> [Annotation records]
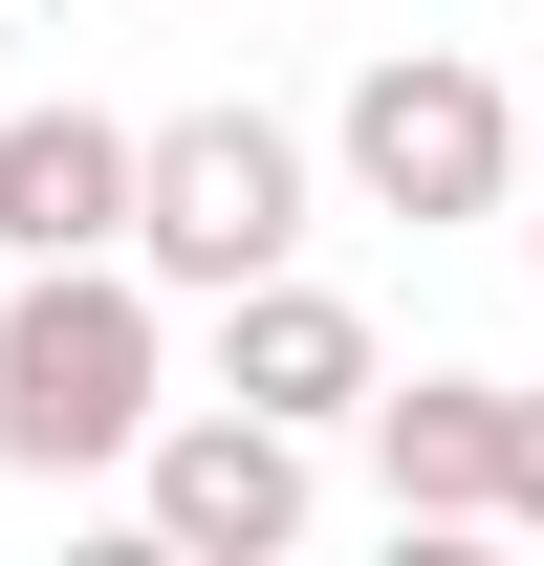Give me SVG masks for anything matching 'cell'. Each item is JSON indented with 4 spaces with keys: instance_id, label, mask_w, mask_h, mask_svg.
Wrapping results in <instances>:
<instances>
[{
    "instance_id": "obj_10",
    "label": "cell",
    "mask_w": 544,
    "mask_h": 566,
    "mask_svg": "<svg viewBox=\"0 0 544 566\" xmlns=\"http://www.w3.org/2000/svg\"><path fill=\"white\" fill-rule=\"evenodd\" d=\"M523 262H544V218H523Z\"/></svg>"
},
{
    "instance_id": "obj_1",
    "label": "cell",
    "mask_w": 544,
    "mask_h": 566,
    "mask_svg": "<svg viewBox=\"0 0 544 566\" xmlns=\"http://www.w3.org/2000/svg\"><path fill=\"white\" fill-rule=\"evenodd\" d=\"M175 392V305L109 240L87 262H0V480H109Z\"/></svg>"
},
{
    "instance_id": "obj_2",
    "label": "cell",
    "mask_w": 544,
    "mask_h": 566,
    "mask_svg": "<svg viewBox=\"0 0 544 566\" xmlns=\"http://www.w3.org/2000/svg\"><path fill=\"white\" fill-rule=\"evenodd\" d=\"M305 218H327V175H305L283 109H153V132H132V240H109V262H132L153 305H218V283L305 262Z\"/></svg>"
},
{
    "instance_id": "obj_8",
    "label": "cell",
    "mask_w": 544,
    "mask_h": 566,
    "mask_svg": "<svg viewBox=\"0 0 544 566\" xmlns=\"http://www.w3.org/2000/svg\"><path fill=\"white\" fill-rule=\"evenodd\" d=\"M479 523H523V545H544V392H501V501H479Z\"/></svg>"
},
{
    "instance_id": "obj_3",
    "label": "cell",
    "mask_w": 544,
    "mask_h": 566,
    "mask_svg": "<svg viewBox=\"0 0 544 566\" xmlns=\"http://www.w3.org/2000/svg\"><path fill=\"white\" fill-rule=\"evenodd\" d=\"M327 153H348V197H370V218L458 240V218L523 197V87L479 66V44H370L348 109H327Z\"/></svg>"
},
{
    "instance_id": "obj_9",
    "label": "cell",
    "mask_w": 544,
    "mask_h": 566,
    "mask_svg": "<svg viewBox=\"0 0 544 566\" xmlns=\"http://www.w3.org/2000/svg\"><path fill=\"white\" fill-rule=\"evenodd\" d=\"M0 87H22V22H0Z\"/></svg>"
},
{
    "instance_id": "obj_4",
    "label": "cell",
    "mask_w": 544,
    "mask_h": 566,
    "mask_svg": "<svg viewBox=\"0 0 544 566\" xmlns=\"http://www.w3.org/2000/svg\"><path fill=\"white\" fill-rule=\"evenodd\" d=\"M305 458H327V436L240 415V392H153V436L109 458V480L153 501V545H175V566H283V545H305V501H327Z\"/></svg>"
},
{
    "instance_id": "obj_7",
    "label": "cell",
    "mask_w": 544,
    "mask_h": 566,
    "mask_svg": "<svg viewBox=\"0 0 544 566\" xmlns=\"http://www.w3.org/2000/svg\"><path fill=\"white\" fill-rule=\"evenodd\" d=\"M87 240H132V132L109 109H44V87H0V262H87Z\"/></svg>"
},
{
    "instance_id": "obj_5",
    "label": "cell",
    "mask_w": 544,
    "mask_h": 566,
    "mask_svg": "<svg viewBox=\"0 0 544 566\" xmlns=\"http://www.w3.org/2000/svg\"><path fill=\"white\" fill-rule=\"evenodd\" d=\"M370 305L348 283H305V262H262V283H218V392L240 415H283V436H348V392H370Z\"/></svg>"
},
{
    "instance_id": "obj_6",
    "label": "cell",
    "mask_w": 544,
    "mask_h": 566,
    "mask_svg": "<svg viewBox=\"0 0 544 566\" xmlns=\"http://www.w3.org/2000/svg\"><path fill=\"white\" fill-rule=\"evenodd\" d=\"M348 436H370V501H393L414 545H458L479 501H501V370H370Z\"/></svg>"
}]
</instances>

> [What is being asked] Output the lines of the items exactly, starting with the first line and going on through the line that contains "153H348V197H370V218L458 240V218L523 197V87L479", both included. Leave the pictures out of the output.

> [Reply]
Give me SVG masks for anything matching 'cell'. Each item is JSON indented with 4 spaces with keys: instance_id, label, mask_w, mask_h, mask_svg.
Wrapping results in <instances>:
<instances>
[{
    "instance_id": "obj_10",
    "label": "cell",
    "mask_w": 544,
    "mask_h": 566,
    "mask_svg": "<svg viewBox=\"0 0 544 566\" xmlns=\"http://www.w3.org/2000/svg\"><path fill=\"white\" fill-rule=\"evenodd\" d=\"M523 262H544V218H523Z\"/></svg>"
},
{
    "instance_id": "obj_1",
    "label": "cell",
    "mask_w": 544,
    "mask_h": 566,
    "mask_svg": "<svg viewBox=\"0 0 544 566\" xmlns=\"http://www.w3.org/2000/svg\"><path fill=\"white\" fill-rule=\"evenodd\" d=\"M175 392V305L109 240L87 262H0V480H109Z\"/></svg>"
},
{
    "instance_id": "obj_2",
    "label": "cell",
    "mask_w": 544,
    "mask_h": 566,
    "mask_svg": "<svg viewBox=\"0 0 544 566\" xmlns=\"http://www.w3.org/2000/svg\"><path fill=\"white\" fill-rule=\"evenodd\" d=\"M305 218H327V175H305L283 109H153V132H132V240H109V262H132L153 305H218V283L305 262Z\"/></svg>"
},
{
    "instance_id": "obj_8",
    "label": "cell",
    "mask_w": 544,
    "mask_h": 566,
    "mask_svg": "<svg viewBox=\"0 0 544 566\" xmlns=\"http://www.w3.org/2000/svg\"><path fill=\"white\" fill-rule=\"evenodd\" d=\"M479 523H523V545H544V392H501V501H479Z\"/></svg>"
},
{
    "instance_id": "obj_3",
    "label": "cell",
    "mask_w": 544,
    "mask_h": 566,
    "mask_svg": "<svg viewBox=\"0 0 544 566\" xmlns=\"http://www.w3.org/2000/svg\"><path fill=\"white\" fill-rule=\"evenodd\" d=\"M327 153H348V197H370V218L458 240V218L523 197V87L479 66V44H370L348 109H327Z\"/></svg>"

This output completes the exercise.